Please extract every one of these lines word for word, leaving out the pictures.

## Begin Extracted data

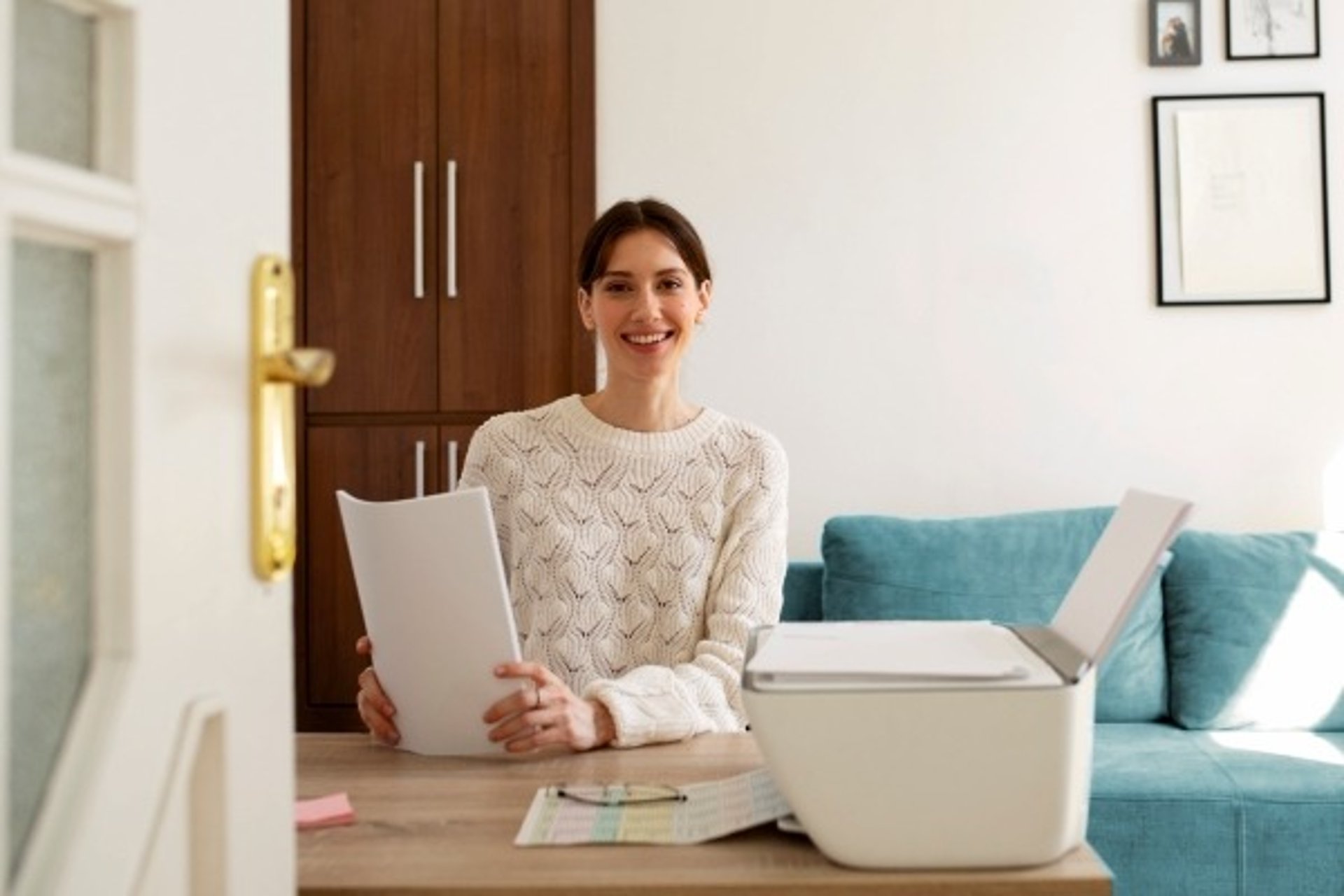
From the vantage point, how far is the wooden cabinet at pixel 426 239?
344 cm

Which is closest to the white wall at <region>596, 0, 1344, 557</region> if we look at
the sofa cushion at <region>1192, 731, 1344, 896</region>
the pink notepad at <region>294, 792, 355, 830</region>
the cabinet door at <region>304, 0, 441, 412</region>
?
the cabinet door at <region>304, 0, 441, 412</region>

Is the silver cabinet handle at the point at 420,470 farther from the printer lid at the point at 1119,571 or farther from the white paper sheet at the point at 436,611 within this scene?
the printer lid at the point at 1119,571

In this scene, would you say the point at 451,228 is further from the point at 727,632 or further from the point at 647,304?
the point at 727,632

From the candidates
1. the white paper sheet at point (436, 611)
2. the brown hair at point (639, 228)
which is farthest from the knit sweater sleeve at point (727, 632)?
the brown hair at point (639, 228)

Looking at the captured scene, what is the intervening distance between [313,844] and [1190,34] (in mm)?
2879

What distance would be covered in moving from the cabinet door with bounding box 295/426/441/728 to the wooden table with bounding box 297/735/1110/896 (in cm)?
211

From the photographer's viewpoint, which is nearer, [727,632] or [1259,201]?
[727,632]

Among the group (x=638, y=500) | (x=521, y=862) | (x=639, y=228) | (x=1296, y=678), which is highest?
(x=639, y=228)

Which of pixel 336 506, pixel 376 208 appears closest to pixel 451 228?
pixel 376 208

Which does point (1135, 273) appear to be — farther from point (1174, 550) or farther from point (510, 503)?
point (510, 503)

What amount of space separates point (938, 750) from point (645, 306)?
1135mm

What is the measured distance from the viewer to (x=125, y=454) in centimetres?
75

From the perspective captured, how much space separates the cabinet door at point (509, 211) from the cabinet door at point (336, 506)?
0.15m

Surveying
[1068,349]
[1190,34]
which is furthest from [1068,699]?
[1190,34]
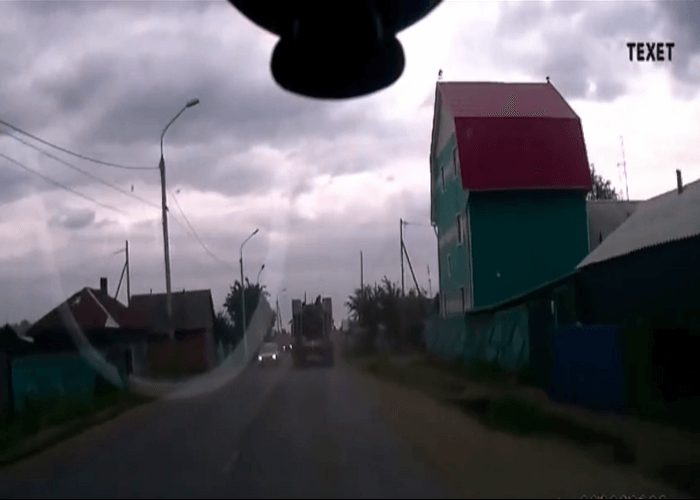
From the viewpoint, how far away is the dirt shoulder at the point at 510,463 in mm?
12039

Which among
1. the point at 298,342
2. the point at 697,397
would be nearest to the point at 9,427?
the point at 697,397

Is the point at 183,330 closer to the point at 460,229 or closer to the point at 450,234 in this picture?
the point at 450,234

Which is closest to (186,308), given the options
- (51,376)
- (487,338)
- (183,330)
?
(183,330)

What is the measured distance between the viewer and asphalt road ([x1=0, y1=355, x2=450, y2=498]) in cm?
1275

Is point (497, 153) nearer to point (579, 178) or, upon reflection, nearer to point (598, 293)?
point (579, 178)

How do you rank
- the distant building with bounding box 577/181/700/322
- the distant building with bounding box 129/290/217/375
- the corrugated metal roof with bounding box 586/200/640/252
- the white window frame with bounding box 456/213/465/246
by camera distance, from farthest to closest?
the distant building with bounding box 129/290/217/375 → the white window frame with bounding box 456/213/465/246 → the corrugated metal roof with bounding box 586/200/640/252 → the distant building with bounding box 577/181/700/322

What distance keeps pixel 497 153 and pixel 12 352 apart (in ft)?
67.4

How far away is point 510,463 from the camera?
14289 mm

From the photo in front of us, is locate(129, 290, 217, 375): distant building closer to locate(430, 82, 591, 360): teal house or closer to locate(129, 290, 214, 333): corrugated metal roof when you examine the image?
locate(129, 290, 214, 333): corrugated metal roof

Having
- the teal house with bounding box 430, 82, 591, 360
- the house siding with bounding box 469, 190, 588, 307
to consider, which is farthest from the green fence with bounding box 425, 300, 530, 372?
the house siding with bounding box 469, 190, 588, 307

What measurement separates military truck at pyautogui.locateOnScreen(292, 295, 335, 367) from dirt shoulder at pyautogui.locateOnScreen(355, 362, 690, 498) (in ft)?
131

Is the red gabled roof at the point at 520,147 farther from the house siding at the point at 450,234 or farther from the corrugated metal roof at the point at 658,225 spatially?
the corrugated metal roof at the point at 658,225

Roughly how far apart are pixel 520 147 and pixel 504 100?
290 centimetres

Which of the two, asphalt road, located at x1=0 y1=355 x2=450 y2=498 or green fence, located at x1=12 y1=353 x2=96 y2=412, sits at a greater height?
green fence, located at x1=12 y1=353 x2=96 y2=412
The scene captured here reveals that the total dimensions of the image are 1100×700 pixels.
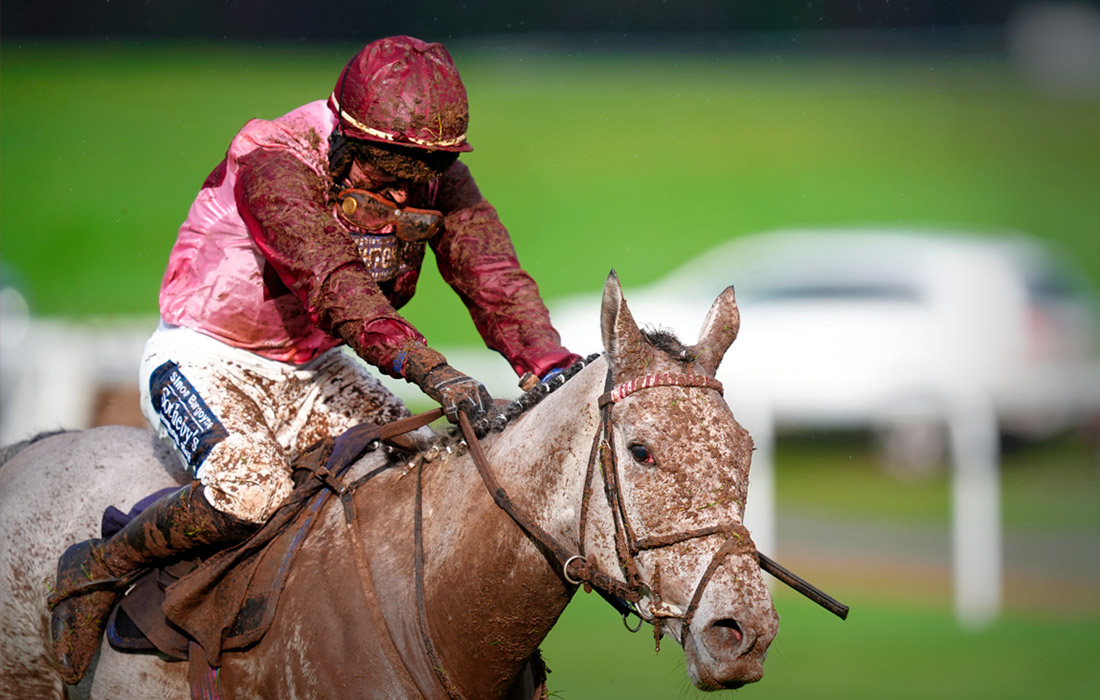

## End Extracted data

### Exercise solution
From the vantage point, how far is the wooden cabinet at pixel 426 239?
344 cm

Which is closest to the white wall at <region>596, 0, 1344, 557</region> if we look at
the sofa cushion at <region>1192, 731, 1344, 896</region>
the pink notepad at <region>294, 792, 355, 830</region>
the cabinet door at <region>304, 0, 441, 412</region>
?
the cabinet door at <region>304, 0, 441, 412</region>

Is the silver cabinet handle at the point at 420,470 farther from the printer lid at the point at 1119,571 or farther from the white paper sheet at the point at 436,611 within this scene?
the printer lid at the point at 1119,571

In this scene, would you say the point at 451,228 is further from the point at 727,632 or further from the point at 647,304?
the point at 727,632

From the candidates
1. the white paper sheet at point (436, 611)
2. the brown hair at point (639, 228)
which is farthest from the knit sweater sleeve at point (727, 632)?
the brown hair at point (639, 228)

Looking at the captured scene, what is the intervening distance between [313,844] and [1190,34] (in mm)?
2879

What distance would be covered in moving from the cabinet door with bounding box 295/426/441/728 to the wooden table with bounding box 297/735/1110/896 (in cm)?
211

From the photographer's viewpoint, which is nearer, [727,632] or [1259,201]?
[727,632]

Among the group (x=638, y=500) | (x=521, y=862) | (x=639, y=228) | (x=1296, y=678), which is highest?
(x=639, y=228)

Which of pixel 336 506, pixel 376 208 appears closest to pixel 451 228?
pixel 376 208

Which does point (1135, 273) appear to be — farther from point (1174, 550) or farther from point (510, 503)?
point (510, 503)

What amount of space separates point (938, 750) from point (645, 306)?
1135mm

What is the measured distance from the viewer to (x=125, y=454) in centimetres?
75

From the perspective captured, how much space separates the cabinet door at point (509, 211) from the cabinet door at point (336, 506)?
0.15m

Surveying
[1068,349]
[1190,34]
which is furthest from [1068,699]?
[1190,34]
From the viewpoint, how far away is the dirt shoulder at the point at 510,463 in mm?
12039

Which among
1. the point at 298,342
2. the point at 697,397
would be nearest to the point at 9,427?
the point at 697,397

Is the point at 183,330 closer to the point at 460,229 or closer to the point at 450,234 in this picture?
the point at 450,234

Which is closest to (186,308), given the options
- (51,376)
- (487,338)
- (183,330)
?
(183,330)

What is the measured distance between the viewer and asphalt road ([x1=0, y1=355, x2=450, y2=498]) in cm?
1275

Is point (497, 153) nearer to point (579, 178) or, upon reflection, nearer to point (598, 293)?
point (579, 178)

How do you rank
- the distant building with bounding box 577/181/700/322
- the distant building with bounding box 129/290/217/375
- the corrugated metal roof with bounding box 586/200/640/252
- the white window frame with bounding box 456/213/465/246
by camera distance, from farthest to closest?
the distant building with bounding box 129/290/217/375 → the white window frame with bounding box 456/213/465/246 → the corrugated metal roof with bounding box 586/200/640/252 → the distant building with bounding box 577/181/700/322

What distance keeps pixel 497 153 and pixel 12 352 apart (in ft)?
67.4

How far away is point 510,463 from the camera?
14289 mm

From the photo in front of us, is locate(129, 290, 217, 375): distant building closer to locate(430, 82, 591, 360): teal house or closer to locate(129, 290, 214, 333): corrugated metal roof when you examine the image?
locate(129, 290, 214, 333): corrugated metal roof

Having
- the teal house with bounding box 430, 82, 591, 360
- the house siding with bounding box 469, 190, 588, 307
to consider, which is farthest from the green fence with bounding box 425, 300, 530, 372?
the house siding with bounding box 469, 190, 588, 307

What measurement separates military truck at pyautogui.locateOnScreen(292, 295, 335, 367) from dirt shoulder at pyautogui.locateOnScreen(355, 362, 690, 498) (in ft)?
131

Is the red gabled roof at the point at 520,147 farther from the house siding at the point at 450,234 or farther from the corrugated metal roof at the point at 658,225 spatially?
the corrugated metal roof at the point at 658,225

Roughly how far apart are pixel 520 147 and pixel 504 100?
290 centimetres

Which of the two, asphalt road, located at x1=0 y1=355 x2=450 y2=498 or green fence, located at x1=12 y1=353 x2=96 y2=412, sits at a greater height?
green fence, located at x1=12 y1=353 x2=96 y2=412
The scene captured here reveals that the total dimensions of the image are 1100×700 pixels.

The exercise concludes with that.